By Luke Voogt
Ellie-May Jury’s family cried with joy at the news they could access a new life-changing treatment for her cystic fibrosis (CF).
The nine-year-old watched a live feed in her family’s car last Friday, as the Pharmaceutical Benefits Advisory Committee (PBAC) decided whether to list the drug.
“I was squeezing my sister’s hand asking, ‘Is it going to happen?’” she said.
The new drug, Orkambi, could add decades to the lives of 1300 Australians like Ellie-May by drastically reducing permanent lung damage, medication and hospital visits.
But at $300,000 a year in treatment costs, the drug was out of reach for most.
After years of haggling with the drug’s manufacturer, Vertex Pharmaceuticals, the committee approved the drug for the Pharmaceutical Benefits Scheme.
“I think we all just wanted to get out of the car and dance and celebrate,” Ellie-May said.
The avid surfer, singer, netballer, runner and high jumper said the drug would probably change her life.
“It will make me less out of breath and help me go further and faster.
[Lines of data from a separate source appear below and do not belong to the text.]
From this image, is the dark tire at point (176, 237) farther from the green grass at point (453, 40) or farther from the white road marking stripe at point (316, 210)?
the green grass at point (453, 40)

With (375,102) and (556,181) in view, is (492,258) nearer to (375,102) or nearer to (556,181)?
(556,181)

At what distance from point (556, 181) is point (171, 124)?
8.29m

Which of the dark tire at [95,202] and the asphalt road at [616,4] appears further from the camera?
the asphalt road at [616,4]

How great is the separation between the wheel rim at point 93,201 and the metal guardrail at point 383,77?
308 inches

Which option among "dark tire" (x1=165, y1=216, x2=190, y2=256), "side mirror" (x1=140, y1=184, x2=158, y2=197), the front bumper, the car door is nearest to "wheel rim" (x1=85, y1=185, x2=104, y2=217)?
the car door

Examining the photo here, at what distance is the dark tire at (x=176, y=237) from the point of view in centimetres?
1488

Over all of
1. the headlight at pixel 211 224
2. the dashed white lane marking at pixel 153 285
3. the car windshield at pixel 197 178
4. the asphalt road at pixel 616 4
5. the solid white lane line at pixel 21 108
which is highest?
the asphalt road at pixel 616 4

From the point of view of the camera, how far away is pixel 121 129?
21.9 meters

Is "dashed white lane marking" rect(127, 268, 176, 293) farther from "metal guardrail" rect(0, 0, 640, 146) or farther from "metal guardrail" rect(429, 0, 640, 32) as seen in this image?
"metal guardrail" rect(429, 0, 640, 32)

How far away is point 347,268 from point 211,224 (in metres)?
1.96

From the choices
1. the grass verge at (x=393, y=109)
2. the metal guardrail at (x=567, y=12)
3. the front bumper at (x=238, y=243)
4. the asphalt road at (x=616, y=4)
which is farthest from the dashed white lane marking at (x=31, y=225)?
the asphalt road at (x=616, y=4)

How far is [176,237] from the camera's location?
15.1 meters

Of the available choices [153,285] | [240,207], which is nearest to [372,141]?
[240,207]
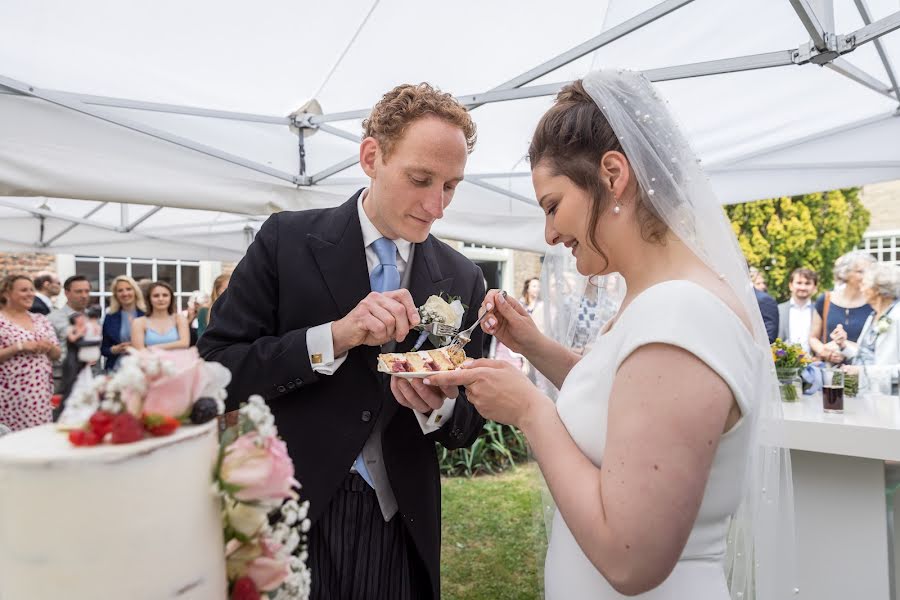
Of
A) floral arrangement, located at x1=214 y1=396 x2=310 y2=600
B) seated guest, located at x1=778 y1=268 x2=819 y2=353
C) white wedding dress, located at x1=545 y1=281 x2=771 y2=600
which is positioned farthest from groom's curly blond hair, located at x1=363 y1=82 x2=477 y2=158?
seated guest, located at x1=778 y1=268 x2=819 y2=353

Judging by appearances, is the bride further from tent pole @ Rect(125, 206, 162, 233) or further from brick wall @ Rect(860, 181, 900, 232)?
brick wall @ Rect(860, 181, 900, 232)

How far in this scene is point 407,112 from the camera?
2.08 meters

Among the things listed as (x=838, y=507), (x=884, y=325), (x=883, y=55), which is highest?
Result: (x=883, y=55)

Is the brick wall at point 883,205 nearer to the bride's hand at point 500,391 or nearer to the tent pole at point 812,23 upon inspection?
the tent pole at point 812,23

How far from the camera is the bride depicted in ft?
3.87

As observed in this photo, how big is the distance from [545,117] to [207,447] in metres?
1.29

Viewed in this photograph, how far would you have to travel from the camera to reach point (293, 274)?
81.8 inches

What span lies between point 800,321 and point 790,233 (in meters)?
12.8

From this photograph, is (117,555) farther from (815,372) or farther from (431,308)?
(815,372)

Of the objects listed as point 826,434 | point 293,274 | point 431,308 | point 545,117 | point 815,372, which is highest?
point 545,117

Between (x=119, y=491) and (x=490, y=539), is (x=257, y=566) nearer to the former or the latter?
(x=119, y=491)

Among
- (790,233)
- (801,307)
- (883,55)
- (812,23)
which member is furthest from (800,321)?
(790,233)

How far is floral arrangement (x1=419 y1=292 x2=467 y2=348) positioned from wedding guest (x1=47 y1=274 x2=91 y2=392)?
517 centimetres

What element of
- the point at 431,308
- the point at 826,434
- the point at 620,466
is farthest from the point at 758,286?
the point at 620,466
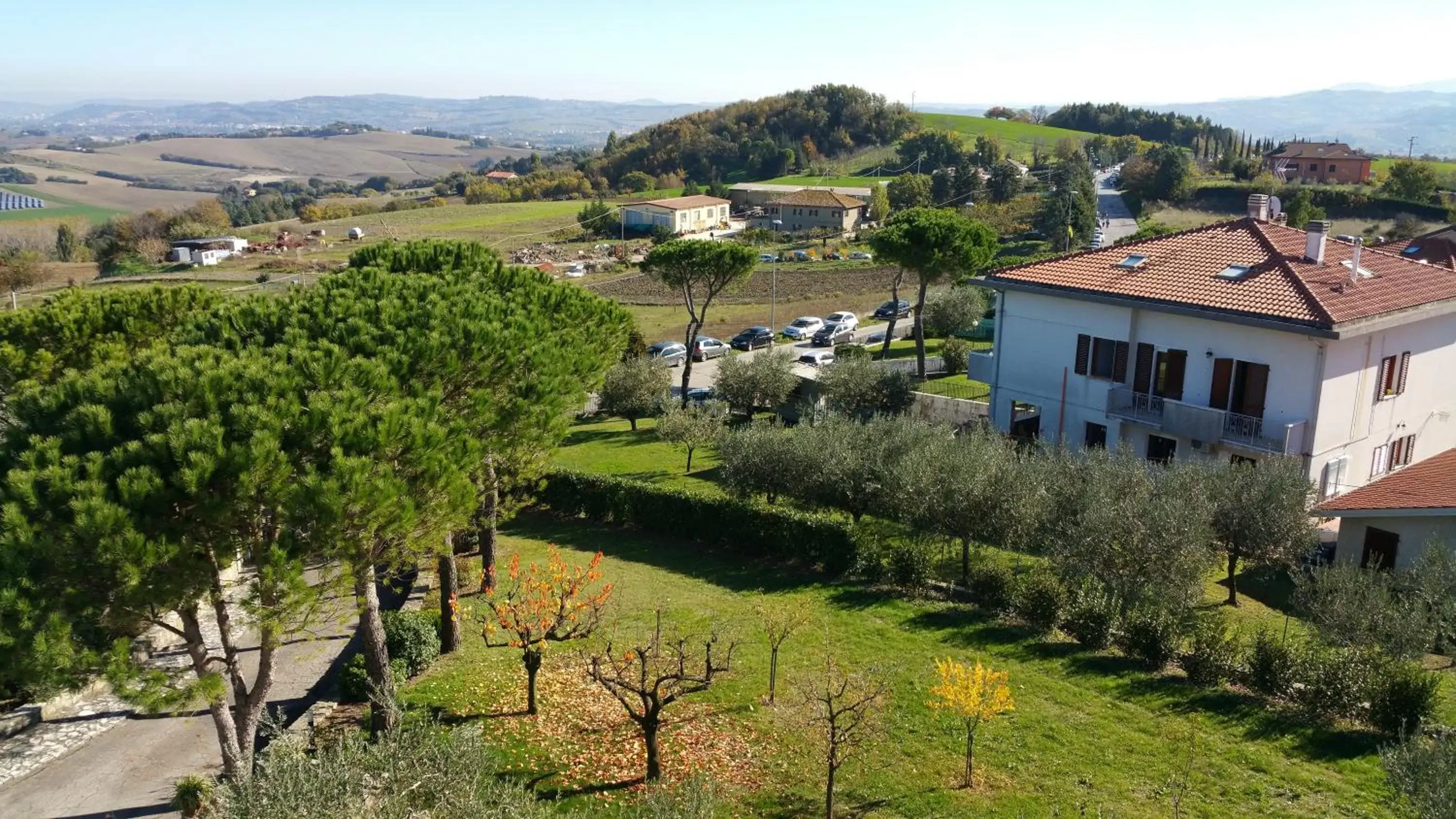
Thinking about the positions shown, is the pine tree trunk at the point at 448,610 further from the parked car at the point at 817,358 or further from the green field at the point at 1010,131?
the green field at the point at 1010,131

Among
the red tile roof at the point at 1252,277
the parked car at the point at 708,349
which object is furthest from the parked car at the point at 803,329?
the red tile roof at the point at 1252,277

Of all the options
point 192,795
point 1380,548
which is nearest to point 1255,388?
point 1380,548

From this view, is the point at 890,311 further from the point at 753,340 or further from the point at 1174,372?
the point at 1174,372

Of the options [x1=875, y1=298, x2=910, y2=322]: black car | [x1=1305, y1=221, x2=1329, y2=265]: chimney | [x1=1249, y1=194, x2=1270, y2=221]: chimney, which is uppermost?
[x1=1249, y1=194, x2=1270, y2=221]: chimney

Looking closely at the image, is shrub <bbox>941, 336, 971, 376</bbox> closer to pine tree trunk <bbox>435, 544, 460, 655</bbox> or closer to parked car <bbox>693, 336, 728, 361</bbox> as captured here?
parked car <bbox>693, 336, 728, 361</bbox>

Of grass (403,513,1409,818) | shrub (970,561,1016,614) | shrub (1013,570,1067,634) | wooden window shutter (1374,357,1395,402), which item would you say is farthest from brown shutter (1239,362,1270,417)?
grass (403,513,1409,818)

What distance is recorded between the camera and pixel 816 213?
4220 inches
I just want to get on it straight away and see what it does.”
CF is an incurable genetic condition with an average life expectancy of 37 years.
Ellie-May will again visit hospital soon due to a nasty cold, which can be life-threatening for a person with CF.
“It’s making me cough up some disgusting mucus and the doctors just think we should get rid of it before it does some serious lung damage,” she said.
Her mum Jenifer was “over the moon” with the PBAC decision.
“Ellie-May hasn’t tried it before so we’re just excited to get her on it and see what happens,” she said.
Orkambi can help about half of people with CF, who have the condition’s most common gene mutation.
This means the drug could help half of about 40 people in Geelong who have CF.